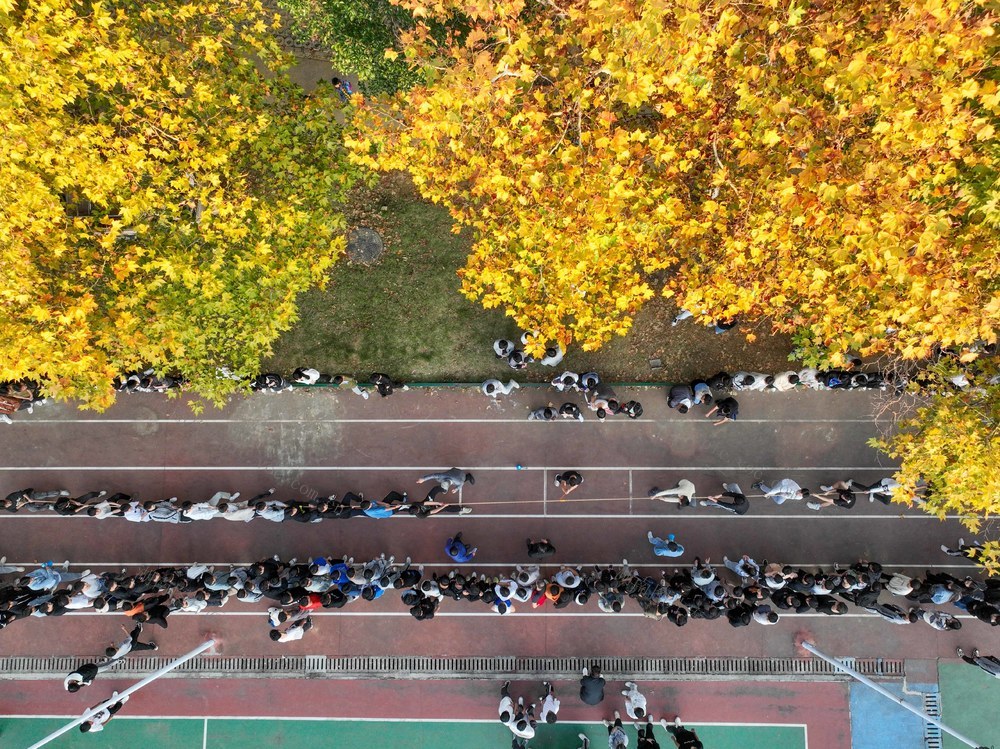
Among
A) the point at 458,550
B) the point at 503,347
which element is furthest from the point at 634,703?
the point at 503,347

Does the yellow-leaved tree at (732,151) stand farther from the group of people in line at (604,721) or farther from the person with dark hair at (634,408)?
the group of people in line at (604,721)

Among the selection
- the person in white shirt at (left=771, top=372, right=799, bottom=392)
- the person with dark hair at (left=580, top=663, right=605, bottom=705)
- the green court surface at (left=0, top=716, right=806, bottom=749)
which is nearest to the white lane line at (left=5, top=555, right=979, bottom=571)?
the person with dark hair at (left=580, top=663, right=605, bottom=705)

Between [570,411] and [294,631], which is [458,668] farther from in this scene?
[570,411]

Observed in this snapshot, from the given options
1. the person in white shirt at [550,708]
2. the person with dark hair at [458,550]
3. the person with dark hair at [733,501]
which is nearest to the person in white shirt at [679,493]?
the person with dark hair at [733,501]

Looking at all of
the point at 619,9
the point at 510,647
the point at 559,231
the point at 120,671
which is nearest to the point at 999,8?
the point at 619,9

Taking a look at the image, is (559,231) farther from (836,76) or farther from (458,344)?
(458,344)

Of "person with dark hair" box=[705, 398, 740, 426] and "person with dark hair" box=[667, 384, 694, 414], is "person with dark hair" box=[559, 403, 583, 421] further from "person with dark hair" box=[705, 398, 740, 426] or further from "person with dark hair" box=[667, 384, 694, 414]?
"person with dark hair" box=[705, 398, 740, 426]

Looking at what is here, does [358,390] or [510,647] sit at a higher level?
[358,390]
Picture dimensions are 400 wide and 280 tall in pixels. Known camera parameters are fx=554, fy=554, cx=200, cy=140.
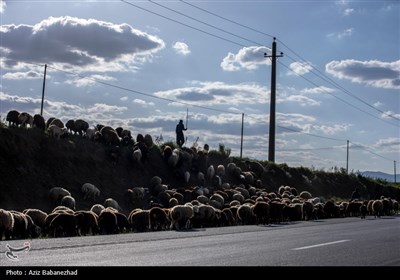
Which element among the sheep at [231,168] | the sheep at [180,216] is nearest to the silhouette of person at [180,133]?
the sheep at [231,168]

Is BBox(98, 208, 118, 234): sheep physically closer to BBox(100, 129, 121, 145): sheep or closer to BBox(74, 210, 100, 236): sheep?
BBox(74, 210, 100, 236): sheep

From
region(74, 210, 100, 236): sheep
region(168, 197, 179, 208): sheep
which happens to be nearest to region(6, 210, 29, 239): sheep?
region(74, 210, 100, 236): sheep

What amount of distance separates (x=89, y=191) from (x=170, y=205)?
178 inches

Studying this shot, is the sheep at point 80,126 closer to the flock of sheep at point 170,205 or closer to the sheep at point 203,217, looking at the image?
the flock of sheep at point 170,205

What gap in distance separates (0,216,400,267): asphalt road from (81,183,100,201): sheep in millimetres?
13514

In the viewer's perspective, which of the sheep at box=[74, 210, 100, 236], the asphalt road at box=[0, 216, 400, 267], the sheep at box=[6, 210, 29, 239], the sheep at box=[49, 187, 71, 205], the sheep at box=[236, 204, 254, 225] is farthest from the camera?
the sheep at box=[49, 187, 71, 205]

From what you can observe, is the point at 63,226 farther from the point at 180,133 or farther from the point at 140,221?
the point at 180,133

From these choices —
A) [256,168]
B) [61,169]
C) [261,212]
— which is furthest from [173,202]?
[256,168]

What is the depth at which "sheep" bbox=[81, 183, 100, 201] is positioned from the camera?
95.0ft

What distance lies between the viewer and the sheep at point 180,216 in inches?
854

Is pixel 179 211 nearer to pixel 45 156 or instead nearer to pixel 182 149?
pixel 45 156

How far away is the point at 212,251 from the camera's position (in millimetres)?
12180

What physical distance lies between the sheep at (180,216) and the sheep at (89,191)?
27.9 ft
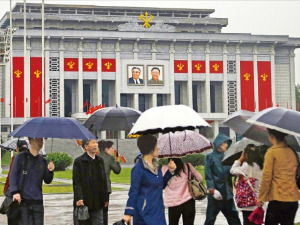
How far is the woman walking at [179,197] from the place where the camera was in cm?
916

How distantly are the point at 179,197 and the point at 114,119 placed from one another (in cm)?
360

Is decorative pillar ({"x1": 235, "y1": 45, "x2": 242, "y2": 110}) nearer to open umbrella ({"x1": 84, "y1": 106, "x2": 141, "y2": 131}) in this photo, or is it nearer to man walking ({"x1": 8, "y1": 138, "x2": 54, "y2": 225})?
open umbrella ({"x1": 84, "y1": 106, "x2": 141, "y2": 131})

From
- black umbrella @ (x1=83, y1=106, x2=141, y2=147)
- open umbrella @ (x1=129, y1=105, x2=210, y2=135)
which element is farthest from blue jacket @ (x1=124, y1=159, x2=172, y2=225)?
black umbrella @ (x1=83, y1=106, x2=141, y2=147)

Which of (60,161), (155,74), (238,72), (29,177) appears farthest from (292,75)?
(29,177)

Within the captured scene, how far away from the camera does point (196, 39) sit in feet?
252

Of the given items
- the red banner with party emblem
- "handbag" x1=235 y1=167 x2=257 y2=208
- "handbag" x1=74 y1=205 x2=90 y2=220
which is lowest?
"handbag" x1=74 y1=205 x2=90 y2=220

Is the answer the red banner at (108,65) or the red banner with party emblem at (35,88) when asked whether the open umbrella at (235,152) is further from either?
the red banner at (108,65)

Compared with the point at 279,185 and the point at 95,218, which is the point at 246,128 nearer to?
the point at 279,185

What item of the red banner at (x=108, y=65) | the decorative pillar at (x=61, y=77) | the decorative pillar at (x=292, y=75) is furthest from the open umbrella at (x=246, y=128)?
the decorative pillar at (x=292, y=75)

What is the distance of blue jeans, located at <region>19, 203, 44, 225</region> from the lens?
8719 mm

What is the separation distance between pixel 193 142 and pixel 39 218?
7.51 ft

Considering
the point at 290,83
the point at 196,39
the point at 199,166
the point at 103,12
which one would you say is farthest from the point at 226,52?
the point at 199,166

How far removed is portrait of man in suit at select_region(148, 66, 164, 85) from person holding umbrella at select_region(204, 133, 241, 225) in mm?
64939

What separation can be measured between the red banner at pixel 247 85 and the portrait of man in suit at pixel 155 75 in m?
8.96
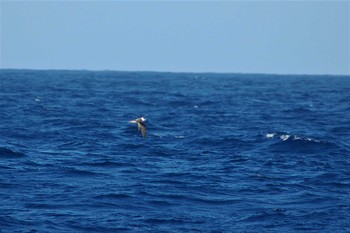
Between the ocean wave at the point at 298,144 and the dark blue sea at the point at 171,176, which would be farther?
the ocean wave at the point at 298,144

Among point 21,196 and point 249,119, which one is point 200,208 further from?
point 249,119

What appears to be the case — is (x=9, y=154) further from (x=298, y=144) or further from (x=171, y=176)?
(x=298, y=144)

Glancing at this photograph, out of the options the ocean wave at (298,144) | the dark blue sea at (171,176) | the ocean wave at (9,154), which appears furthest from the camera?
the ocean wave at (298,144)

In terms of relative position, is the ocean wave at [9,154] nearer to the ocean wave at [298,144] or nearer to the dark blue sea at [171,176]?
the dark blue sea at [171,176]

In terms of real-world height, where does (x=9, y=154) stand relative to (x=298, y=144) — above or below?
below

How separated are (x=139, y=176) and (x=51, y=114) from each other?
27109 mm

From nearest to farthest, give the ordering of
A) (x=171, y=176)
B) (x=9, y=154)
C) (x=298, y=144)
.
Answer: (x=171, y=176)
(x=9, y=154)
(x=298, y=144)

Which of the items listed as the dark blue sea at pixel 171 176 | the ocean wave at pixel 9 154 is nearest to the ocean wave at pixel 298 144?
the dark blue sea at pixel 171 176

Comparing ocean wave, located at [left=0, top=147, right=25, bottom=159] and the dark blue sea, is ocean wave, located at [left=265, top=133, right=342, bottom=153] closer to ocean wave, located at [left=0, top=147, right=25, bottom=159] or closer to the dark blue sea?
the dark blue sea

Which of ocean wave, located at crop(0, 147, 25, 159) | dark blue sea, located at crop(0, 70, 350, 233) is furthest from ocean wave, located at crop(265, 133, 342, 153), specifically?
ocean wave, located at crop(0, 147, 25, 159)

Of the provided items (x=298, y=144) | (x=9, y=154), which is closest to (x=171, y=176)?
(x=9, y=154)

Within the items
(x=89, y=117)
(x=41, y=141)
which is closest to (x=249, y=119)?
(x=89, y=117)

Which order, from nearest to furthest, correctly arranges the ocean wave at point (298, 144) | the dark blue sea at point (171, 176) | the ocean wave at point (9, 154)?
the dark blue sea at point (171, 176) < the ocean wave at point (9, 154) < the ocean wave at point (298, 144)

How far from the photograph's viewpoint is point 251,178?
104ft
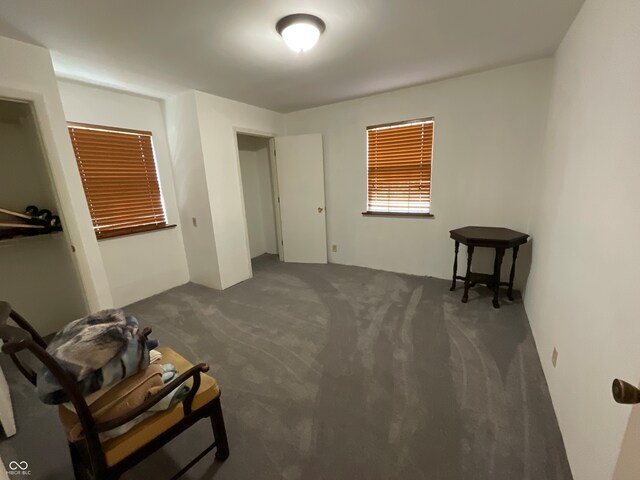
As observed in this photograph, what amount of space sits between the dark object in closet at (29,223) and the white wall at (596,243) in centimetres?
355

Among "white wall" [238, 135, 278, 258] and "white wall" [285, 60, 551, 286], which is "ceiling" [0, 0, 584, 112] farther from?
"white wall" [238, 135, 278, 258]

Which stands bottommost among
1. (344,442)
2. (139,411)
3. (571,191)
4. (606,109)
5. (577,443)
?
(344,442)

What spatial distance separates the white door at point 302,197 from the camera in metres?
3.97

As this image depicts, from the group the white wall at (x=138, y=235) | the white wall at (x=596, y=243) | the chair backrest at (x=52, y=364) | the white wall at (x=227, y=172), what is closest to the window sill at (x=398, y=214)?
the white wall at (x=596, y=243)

====================

• **What you will do**:
Your task is to output exactly the lines from the line containing "From nearest to farthest, give" through the last line, inclusive, leaving every picture out.

• **Exercise output**:
From nearest to farthest, give the ordering of
A) (x=171, y=176)
B) (x=9, y=154)
C) (x=298, y=144)
.
Answer: (x=171, y=176)
(x=9, y=154)
(x=298, y=144)

Which of the items listed as the dark blue sea at pixel 171 176 | the ocean wave at pixel 9 154 is nearest to the ocean wave at pixel 298 144?
the dark blue sea at pixel 171 176

Comparing ocean wave, located at [left=0, top=147, right=25, bottom=159] and the dark blue sea, is ocean wave, located at [left=265, top=133, right=342, bottom=153] closer to ocean wave, located at [left=0, top=147, right=25, bottom=159] or closer to the dark blue sea?
the dark blue sea

Which of ocean wave, located at crop(0, 147, 25, 159) | dark blue sea, located at crop(0, 70, 350, 233) is furthest from ocean wave, located at crop(265, 133, 342, 153), specifically?
ocean wave, located at crop(0, 147, 25, 159)

Of the provided items (x=298, y=144) | (x=9, y=154), which is closest to (x=171, y=176)?
(x=9, y=154)

Within the items
(x=89, y=117)
(x=41, y=141)
which is closest to (x=249, y=119)?
(x=89, y=117)

Which order, from nearest to furthest, correctly arranges the ocean wave at point (298, 144) | the dark blue sea at point (171, 176) | the ocean wave at point (9, 154)?
the dark blue sea at point (171, 176) < the ocean wave at point (9, 154) < the ocean wave at point (298, 144)

How far from the photograph's viewpoint is point 251,178?
104ft
As observed in this photograph, what amount of space sits between the dark object in closet at (29,223) and the white wall at (596,243) in centimetres?
355

Among "white wall" [238, 135, 278, 258] and "white wall" [285, 60, 551, 286], which is "ceiling" [0, 0, 584, 112] farther from?
"white wall" [238, 135, 278, 258]

Which stands bottommost among
1. (344,442)
2. (139,411)
3. (571,191)
4. (606,109)
5. (577,443)
?
(344,442)

What spatial distance separates the white door at point 302,197 from the camera in metres?
3.97

As this image depicts, from the group the white wall at (x=138, y=235) | the white wall at (x=596, y=243) | the chair backrest at (x=52, y=364) | the white wall at (x=227, y=172), what is closest to the window sill at (x=398, y=214)?
the white wall at (x=596, y=243)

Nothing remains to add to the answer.